Arguably voices like these are rarely heard, or attended to, in discourse about Ireland,
a factor that informs their selection for critical examination by this study. At another
level narratives of return (the Irish missionary and myself) offer an evolving view of
host country Ireland ‘from within’. This inquiry’s narratives are mediated through a
series of short practice films available online that participate in a transnational cinema
concerned with those whose lives are “caught in the cracks of globalization”
(Elizabeth Ezra and Terry Rowden 2006: 7). By situating these assembled perspectives
in this audiovisual narrative inquiry, a multifaceted version of Ireland is critically
explored as it emerges from a period of accelerated economic growth into the 21st
century. This inquiry thus seeks to make significant contribution to new knowledge.

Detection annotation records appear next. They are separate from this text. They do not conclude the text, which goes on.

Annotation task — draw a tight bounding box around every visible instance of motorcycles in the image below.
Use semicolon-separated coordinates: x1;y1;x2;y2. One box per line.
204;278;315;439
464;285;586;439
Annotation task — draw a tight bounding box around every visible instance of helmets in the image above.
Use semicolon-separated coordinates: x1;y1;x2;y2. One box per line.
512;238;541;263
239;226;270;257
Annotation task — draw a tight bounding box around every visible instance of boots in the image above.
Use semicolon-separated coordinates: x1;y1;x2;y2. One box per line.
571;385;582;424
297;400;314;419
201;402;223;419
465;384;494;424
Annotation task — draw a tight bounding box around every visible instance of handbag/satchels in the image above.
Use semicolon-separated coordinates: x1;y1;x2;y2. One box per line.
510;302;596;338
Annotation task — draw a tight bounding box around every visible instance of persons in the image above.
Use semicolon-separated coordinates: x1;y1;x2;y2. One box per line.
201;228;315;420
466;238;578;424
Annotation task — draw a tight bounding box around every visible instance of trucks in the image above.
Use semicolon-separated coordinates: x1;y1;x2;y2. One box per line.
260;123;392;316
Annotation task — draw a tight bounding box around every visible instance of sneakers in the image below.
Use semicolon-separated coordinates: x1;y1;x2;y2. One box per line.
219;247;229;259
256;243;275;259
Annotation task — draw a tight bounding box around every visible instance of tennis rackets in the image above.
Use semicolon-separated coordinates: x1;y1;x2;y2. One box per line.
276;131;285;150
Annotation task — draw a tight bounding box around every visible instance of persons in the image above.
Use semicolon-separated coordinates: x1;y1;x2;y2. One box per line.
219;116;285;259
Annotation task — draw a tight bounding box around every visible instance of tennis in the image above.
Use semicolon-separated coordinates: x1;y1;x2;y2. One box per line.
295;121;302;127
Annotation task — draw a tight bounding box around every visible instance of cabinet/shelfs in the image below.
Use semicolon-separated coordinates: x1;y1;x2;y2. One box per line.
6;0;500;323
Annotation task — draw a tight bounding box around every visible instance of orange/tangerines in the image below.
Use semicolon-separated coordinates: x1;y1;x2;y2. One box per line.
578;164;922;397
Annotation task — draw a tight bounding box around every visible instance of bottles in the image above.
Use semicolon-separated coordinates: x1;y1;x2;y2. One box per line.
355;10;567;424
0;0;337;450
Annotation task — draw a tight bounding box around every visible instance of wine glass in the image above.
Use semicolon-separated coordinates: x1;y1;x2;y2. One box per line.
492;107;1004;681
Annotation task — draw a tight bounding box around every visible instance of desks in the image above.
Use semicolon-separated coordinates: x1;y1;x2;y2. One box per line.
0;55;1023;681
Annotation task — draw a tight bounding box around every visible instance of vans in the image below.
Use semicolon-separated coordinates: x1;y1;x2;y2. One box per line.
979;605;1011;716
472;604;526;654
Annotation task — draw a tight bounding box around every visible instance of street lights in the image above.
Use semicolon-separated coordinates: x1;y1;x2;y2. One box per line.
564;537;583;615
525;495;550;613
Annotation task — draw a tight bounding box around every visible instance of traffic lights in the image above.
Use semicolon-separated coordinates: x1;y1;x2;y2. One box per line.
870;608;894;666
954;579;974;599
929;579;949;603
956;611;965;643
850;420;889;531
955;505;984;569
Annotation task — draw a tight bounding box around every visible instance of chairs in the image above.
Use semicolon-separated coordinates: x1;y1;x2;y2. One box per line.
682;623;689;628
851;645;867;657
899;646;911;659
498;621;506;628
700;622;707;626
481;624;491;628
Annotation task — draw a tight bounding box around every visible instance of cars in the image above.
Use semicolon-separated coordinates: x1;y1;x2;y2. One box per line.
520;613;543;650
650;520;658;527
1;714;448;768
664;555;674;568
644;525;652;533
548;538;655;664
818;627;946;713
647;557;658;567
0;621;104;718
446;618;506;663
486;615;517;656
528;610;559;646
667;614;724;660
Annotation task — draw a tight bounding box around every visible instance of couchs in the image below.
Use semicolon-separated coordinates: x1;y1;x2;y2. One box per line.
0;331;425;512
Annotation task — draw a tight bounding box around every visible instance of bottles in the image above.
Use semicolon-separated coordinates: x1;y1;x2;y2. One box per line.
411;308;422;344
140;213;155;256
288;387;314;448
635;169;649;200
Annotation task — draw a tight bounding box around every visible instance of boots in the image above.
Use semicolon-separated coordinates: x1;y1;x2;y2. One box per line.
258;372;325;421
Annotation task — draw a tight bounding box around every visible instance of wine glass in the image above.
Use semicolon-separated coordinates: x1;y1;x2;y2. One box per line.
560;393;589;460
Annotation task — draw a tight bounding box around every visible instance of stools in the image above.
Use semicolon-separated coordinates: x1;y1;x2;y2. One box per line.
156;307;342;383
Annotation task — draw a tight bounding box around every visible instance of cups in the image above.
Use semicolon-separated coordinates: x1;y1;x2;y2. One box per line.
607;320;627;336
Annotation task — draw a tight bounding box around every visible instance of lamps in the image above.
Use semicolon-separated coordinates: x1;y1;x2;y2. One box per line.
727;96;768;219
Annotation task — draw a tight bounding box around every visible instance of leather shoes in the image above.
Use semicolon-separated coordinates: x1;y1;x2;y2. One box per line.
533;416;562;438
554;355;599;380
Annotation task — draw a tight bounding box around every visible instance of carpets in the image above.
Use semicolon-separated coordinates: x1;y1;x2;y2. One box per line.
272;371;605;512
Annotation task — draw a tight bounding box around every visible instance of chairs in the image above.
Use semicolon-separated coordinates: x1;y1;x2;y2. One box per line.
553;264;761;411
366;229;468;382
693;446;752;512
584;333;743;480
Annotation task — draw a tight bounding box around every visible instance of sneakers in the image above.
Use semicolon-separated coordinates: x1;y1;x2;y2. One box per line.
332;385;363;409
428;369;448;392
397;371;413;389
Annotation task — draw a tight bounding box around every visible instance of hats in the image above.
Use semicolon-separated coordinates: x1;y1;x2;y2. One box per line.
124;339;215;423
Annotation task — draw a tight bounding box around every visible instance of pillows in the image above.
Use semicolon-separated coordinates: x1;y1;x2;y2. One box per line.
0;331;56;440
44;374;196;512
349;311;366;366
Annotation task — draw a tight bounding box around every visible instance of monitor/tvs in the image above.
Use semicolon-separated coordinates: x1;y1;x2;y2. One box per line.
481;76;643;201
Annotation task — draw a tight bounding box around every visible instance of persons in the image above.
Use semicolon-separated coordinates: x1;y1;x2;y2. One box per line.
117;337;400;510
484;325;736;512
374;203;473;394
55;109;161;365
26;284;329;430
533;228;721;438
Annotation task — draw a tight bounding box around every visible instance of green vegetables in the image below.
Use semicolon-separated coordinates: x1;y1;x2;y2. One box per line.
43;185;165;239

Case studies are examined through the filmed narratives of Brazilian meat workers
located in meat-producing areas of Ireland (that include Cork, Roscommon, Dublin,
Meath and Cavan), and a village in central Brazil (Vila Fabril, Anápolis, State of
Goiás). Case study contributors are: Luciano Santana Borges, Alfredo Costa Ramos,
Pat McNamara, Leandro André Tinôco and myself (Jo Neylin). The thesis is published
in written and audiovisual interrelated texts. These can be read and viewed separately,
but benefit from being read in close reference to each other. The written thesis falls
into three sections: the first part overviews a theoretical framework in which narrative
and filmmaking are discussed in relation to this study; the second part examines the
interlinking practice films as narrative case studies; in conclusion this inquiry’s
findings are reviewed and evaluated in the third section.